EXERCISE REQUIREMENTS →
Write out, word for word, only the lines from the one with "Pink ombré wreath by Andi (9989)" to the end of the data below.

PROVIDED DATA →
━━━━━━━━━━━━━━━━

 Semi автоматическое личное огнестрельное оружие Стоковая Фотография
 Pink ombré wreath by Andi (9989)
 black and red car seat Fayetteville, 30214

━━━━━━━━━━━━━━━━

EXERCISE RESPONSE →
 Pink ombré wreath by Andi (9989)
 black and red car seat Fayetteville, 30214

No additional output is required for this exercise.